Former Trust CEO to head up hospital construction programme


Natalie Forrest, the former Chief Executive of Chase Farm Hospital, has been appointed to the position of Senior Responsible Officer of the government’s New Hospital Programme and will oversee plans to build 40 new hospitals by 2030.

Natalie has a wealth of experience of both the NHS, health construction and project management. She has worked in the NHS for over 30 years, the last 12 of which in senior leadership roles, and is a registered nurse. She most recently led the construction and operationalisation of NHS Nightingale London in response to the pandemic. Alongside this role, she was also Chase Farm Hospital’s Chief Executive in North London, where she successfully led operational and clinical teams to design an innovative and groundbreaking new hospital, delivered to time, on budget and without interrupting services.

Health and Social Care Secretary Matt Hancock says: “I’m delighted to appoint Natalie into this role.
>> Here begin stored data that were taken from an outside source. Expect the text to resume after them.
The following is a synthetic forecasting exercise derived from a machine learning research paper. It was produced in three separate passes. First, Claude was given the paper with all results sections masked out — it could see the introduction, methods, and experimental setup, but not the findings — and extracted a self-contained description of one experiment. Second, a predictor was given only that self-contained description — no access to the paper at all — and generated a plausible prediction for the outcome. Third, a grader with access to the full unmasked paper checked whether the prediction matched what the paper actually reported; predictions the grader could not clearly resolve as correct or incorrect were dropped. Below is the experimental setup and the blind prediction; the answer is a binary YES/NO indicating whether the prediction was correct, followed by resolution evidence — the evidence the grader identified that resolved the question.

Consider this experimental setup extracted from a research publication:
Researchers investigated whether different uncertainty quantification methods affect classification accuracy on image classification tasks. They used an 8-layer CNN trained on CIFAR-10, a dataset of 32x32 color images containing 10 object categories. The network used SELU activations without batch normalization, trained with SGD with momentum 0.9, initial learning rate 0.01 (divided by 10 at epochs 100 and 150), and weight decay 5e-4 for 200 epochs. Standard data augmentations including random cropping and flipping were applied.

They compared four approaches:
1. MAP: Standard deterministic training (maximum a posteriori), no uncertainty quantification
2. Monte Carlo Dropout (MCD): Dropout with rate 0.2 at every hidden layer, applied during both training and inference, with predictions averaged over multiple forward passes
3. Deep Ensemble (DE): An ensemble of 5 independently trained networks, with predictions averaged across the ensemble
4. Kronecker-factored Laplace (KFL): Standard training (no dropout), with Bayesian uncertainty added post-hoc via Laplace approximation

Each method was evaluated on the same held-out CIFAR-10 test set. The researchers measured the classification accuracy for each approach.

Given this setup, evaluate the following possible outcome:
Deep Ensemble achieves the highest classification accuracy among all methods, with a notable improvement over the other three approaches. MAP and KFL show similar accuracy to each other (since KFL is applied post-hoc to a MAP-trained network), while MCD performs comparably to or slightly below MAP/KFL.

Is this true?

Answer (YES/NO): NO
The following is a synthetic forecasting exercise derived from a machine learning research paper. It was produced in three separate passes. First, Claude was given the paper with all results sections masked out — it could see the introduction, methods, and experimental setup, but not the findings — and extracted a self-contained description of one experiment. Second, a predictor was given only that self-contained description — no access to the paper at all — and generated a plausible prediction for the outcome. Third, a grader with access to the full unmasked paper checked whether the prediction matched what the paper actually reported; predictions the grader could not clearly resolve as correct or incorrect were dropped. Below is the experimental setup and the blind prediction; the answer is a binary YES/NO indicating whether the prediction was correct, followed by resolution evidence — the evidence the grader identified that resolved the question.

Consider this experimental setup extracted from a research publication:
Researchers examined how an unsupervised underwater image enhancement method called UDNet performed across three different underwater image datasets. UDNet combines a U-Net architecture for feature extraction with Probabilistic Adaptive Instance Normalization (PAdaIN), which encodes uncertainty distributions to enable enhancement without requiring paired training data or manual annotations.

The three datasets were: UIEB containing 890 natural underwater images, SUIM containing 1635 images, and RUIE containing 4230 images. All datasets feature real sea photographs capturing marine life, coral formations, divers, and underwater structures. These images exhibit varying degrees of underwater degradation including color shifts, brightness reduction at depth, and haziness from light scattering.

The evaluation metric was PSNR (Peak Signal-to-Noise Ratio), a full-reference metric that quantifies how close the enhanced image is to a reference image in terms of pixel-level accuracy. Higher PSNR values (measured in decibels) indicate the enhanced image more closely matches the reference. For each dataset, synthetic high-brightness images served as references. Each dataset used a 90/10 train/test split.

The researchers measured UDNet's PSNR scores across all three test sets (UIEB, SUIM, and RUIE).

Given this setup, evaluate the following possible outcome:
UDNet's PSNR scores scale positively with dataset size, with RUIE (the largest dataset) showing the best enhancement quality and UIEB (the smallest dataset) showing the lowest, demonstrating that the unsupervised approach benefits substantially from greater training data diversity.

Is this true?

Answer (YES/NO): NO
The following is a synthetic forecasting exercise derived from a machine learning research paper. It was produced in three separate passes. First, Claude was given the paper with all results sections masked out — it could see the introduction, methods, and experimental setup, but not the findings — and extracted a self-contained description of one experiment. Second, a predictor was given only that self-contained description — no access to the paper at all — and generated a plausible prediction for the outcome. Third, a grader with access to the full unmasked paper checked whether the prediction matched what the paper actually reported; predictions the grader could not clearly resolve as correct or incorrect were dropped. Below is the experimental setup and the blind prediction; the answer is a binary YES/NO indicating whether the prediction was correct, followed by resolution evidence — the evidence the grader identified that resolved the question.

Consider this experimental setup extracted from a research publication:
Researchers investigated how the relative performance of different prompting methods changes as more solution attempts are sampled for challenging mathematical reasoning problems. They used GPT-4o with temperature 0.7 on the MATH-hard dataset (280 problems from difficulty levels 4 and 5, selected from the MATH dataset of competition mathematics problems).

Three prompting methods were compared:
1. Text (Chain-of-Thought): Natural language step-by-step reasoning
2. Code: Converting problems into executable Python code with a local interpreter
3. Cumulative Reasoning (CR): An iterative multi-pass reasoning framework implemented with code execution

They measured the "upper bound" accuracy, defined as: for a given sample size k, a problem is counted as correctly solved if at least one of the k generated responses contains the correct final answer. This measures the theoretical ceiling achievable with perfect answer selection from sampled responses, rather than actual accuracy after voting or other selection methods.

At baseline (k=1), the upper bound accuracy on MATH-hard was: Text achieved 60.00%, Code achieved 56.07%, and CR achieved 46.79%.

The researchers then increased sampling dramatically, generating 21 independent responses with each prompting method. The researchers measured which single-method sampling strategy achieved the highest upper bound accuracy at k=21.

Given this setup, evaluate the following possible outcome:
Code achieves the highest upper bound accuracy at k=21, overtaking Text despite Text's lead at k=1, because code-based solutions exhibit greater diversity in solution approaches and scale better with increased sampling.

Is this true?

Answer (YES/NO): NO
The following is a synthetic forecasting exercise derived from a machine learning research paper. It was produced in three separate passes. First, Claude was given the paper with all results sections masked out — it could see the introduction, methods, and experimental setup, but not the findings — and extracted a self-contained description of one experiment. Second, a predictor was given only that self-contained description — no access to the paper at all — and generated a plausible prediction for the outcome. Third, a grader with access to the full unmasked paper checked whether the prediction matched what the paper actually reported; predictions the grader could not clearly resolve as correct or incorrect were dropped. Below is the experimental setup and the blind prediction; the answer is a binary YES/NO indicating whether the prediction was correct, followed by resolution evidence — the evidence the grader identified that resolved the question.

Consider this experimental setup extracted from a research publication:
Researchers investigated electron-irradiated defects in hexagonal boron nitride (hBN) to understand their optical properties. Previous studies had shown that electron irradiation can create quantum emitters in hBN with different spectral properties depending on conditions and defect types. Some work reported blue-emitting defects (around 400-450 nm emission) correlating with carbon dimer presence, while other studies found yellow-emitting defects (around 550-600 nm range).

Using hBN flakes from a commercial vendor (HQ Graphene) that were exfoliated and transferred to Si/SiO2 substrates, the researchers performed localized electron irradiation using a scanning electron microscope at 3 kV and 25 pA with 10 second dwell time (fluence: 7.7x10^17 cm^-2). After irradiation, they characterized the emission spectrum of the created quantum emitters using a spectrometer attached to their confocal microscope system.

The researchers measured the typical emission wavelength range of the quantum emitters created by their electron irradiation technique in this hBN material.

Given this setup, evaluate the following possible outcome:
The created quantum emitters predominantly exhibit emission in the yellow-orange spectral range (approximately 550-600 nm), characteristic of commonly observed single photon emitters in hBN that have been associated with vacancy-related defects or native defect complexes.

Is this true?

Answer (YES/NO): YES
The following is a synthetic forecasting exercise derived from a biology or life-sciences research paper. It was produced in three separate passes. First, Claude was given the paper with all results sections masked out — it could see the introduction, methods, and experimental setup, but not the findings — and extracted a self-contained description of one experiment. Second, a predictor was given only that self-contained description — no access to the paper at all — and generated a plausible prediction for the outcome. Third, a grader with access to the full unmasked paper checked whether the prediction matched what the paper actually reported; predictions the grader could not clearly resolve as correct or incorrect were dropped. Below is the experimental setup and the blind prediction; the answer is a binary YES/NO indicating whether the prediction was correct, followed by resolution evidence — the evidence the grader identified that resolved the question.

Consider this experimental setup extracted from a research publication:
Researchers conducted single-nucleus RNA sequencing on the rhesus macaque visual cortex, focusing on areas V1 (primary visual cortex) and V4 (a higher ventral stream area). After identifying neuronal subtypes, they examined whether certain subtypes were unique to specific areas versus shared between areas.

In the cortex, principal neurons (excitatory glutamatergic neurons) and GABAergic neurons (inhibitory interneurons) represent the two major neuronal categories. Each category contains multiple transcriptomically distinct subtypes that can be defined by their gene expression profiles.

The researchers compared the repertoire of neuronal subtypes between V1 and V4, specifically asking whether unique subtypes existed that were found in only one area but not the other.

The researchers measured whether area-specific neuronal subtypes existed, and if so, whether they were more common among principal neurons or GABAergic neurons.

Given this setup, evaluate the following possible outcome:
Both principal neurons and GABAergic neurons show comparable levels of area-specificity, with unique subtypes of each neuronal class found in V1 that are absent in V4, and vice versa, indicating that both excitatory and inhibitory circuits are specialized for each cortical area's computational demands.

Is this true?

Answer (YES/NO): NO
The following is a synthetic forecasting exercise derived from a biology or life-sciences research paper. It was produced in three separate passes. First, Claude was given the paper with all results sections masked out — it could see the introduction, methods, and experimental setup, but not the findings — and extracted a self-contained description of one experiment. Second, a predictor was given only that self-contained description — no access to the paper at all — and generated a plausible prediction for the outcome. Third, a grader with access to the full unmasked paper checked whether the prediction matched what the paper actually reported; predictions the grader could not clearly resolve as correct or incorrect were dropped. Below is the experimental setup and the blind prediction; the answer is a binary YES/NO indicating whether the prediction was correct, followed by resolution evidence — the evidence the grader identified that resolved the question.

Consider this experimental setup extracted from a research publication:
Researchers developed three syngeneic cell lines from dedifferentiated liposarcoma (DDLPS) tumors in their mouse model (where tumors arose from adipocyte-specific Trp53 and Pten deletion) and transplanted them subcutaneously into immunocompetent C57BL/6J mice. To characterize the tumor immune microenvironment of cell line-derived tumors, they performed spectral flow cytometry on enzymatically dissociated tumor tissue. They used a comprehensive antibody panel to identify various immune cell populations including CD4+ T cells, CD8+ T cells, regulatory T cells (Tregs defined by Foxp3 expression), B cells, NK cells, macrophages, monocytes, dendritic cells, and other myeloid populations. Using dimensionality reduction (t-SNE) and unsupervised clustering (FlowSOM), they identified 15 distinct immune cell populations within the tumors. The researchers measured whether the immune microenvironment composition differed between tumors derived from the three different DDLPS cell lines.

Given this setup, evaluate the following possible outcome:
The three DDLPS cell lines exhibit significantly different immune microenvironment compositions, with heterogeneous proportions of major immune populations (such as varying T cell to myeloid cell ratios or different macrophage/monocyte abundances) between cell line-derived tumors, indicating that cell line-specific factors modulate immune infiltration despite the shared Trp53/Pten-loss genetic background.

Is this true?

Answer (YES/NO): YES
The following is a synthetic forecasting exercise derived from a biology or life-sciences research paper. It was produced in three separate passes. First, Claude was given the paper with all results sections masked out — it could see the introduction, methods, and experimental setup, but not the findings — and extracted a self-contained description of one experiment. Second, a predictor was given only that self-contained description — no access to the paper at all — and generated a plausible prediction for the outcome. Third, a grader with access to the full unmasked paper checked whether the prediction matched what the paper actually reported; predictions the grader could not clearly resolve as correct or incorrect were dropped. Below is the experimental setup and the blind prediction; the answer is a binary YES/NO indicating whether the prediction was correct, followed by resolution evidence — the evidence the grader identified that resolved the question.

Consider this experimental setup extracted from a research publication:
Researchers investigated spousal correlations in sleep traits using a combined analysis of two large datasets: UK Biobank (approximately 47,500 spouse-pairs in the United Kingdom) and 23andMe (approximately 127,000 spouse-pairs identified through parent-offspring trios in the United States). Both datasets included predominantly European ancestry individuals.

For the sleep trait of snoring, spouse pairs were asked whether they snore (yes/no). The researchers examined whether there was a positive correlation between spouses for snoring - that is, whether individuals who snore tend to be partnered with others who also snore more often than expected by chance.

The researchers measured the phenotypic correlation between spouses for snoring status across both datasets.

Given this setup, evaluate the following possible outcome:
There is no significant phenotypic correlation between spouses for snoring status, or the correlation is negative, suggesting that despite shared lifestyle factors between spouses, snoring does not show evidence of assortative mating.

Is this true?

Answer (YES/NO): NO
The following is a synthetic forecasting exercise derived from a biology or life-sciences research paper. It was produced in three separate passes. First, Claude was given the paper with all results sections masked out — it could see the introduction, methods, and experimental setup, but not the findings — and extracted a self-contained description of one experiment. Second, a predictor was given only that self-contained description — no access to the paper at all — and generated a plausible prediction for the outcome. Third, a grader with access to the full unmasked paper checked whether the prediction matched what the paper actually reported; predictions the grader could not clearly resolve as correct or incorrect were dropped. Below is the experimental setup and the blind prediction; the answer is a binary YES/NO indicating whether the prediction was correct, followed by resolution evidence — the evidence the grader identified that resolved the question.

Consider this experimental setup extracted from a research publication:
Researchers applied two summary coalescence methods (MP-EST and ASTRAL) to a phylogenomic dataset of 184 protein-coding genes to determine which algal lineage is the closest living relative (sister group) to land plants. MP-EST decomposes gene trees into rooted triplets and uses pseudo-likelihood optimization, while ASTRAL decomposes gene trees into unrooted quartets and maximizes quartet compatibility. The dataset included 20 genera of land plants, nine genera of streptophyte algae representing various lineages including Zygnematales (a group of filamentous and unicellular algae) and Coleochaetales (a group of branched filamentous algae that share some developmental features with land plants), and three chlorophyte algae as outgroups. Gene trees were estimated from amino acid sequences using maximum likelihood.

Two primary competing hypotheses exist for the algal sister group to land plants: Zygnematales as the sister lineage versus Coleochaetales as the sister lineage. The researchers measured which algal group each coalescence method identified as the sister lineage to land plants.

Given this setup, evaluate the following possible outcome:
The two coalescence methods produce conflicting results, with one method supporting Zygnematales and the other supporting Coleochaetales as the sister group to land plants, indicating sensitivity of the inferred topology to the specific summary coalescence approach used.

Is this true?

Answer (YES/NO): YES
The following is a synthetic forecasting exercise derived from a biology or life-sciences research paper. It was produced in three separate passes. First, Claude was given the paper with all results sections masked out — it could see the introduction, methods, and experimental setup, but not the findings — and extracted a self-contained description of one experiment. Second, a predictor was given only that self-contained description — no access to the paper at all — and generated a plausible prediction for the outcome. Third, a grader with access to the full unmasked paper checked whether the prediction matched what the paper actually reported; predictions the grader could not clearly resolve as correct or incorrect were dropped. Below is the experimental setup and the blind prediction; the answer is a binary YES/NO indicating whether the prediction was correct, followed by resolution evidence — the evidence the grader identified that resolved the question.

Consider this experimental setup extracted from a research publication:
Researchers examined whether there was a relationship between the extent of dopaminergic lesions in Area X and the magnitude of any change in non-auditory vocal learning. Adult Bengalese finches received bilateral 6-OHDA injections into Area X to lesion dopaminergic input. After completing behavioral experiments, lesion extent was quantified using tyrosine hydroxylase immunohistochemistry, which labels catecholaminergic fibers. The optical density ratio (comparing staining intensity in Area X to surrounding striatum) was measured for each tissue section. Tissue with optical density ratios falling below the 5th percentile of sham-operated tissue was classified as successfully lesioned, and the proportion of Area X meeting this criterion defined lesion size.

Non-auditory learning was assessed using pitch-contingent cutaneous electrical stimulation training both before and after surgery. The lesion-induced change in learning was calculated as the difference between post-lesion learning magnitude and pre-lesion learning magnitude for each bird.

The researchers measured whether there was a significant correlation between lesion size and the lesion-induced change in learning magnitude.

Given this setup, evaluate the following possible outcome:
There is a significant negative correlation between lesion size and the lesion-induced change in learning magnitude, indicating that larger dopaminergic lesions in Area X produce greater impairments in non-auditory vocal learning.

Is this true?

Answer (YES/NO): NO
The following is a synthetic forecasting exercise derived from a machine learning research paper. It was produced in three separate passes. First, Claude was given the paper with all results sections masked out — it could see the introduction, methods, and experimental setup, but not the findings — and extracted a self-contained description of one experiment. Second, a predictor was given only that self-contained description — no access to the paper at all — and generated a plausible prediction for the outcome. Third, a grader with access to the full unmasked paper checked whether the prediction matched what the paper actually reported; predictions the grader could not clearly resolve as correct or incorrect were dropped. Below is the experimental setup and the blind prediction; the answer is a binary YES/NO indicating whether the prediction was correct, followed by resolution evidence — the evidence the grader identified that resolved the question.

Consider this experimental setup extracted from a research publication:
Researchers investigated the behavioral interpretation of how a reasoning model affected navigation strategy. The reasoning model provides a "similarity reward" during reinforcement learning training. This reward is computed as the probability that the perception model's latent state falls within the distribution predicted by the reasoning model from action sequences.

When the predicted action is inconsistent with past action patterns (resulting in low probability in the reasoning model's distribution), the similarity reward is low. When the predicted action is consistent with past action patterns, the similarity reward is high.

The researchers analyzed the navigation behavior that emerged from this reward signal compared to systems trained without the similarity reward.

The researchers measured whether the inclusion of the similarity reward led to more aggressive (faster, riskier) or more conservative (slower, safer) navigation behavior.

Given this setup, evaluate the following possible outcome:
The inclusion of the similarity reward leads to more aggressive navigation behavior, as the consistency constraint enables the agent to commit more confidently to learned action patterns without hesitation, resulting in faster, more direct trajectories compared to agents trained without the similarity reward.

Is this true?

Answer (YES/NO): NO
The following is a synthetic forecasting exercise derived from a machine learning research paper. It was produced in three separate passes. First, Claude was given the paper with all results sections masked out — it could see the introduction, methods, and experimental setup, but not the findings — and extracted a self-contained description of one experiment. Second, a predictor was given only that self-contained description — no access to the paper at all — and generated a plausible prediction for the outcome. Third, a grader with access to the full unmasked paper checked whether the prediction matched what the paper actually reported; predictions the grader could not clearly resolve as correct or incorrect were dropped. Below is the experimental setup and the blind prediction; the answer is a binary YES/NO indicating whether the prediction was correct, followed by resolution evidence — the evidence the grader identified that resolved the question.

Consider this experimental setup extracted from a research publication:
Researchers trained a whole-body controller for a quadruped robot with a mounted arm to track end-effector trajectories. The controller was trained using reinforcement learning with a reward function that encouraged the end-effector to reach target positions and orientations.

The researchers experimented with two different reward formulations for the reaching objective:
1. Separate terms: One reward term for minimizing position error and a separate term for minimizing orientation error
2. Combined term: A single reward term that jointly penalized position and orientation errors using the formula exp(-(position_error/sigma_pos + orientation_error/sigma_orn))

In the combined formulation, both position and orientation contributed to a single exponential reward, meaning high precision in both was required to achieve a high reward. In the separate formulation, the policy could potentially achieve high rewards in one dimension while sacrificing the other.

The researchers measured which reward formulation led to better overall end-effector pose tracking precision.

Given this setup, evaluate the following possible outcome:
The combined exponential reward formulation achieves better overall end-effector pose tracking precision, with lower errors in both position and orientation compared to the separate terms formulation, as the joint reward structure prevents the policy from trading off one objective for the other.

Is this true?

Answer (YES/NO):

She not only brings unrivalled experience in health management and nursing, but also the construction and project management knowledge that helped turn the Excel conference centre into a Nightingale Hospital in just nine days, as well as overseeing the rebuild of Chase Farm Hospital at pace.

“The New Hospital Programme – as part of our Health Infrastructure Plan – will transform the delivery of NHS healthcare infrastructure to build back better and will ensure our country has world-class healthcare facilities right across the country for decades to come.”

Senior Responsible Officer of the New Hospital Programme Natalie Forrest says:

“I am determined to build trust in our national capability in planning and delivering hospitals, not just with health and construction stakeholders but with the staff and patients who will benefit from them on a daily basis.

“My goal will be to deliver these new hospitals cost-effectively and at speed, and to foster an ecosystem that owns, learns from and improves healthcare design.”

Starting this month, Natalie will oversee a delivery board across the Department of Health and Social Care and NHS England and Improvement, which will work closely with a network of NHS trusts.

In total, 48 hospitals will be built by 2030, with £3.7 billion committed so far. In the North East, one of these schemes has just received final approval to upgrade mental health facilities in the region. Cumbria, Northumberland, Tyne and Wear NHS Foundation Trust’s new £72.6 million facilities – which will be finalised by 2023 – will improve the quality of mental health and learning disability services in the regions by combining innovative design with a holistic approach to patient care and safety.

Final approval has also been secured on Salford Royal’s £67.4 million new hospital building, and construction work will begin soon. This will be home to a major trauma centre treating patients who have experienced life-changing or life-threatening injuries – for example, after a serious road traffic accident or fall.

Overall, the New Hospital Programme, which sits within the government’s long-term Health Infrastructure Plan, will help develop new sustainability standards, planning capabilities and care and workforce models. It will also implement cutting-edge digital technologies across the NHS, and support an integrated approach to building new healthcare infrastructure using modern methods of construction.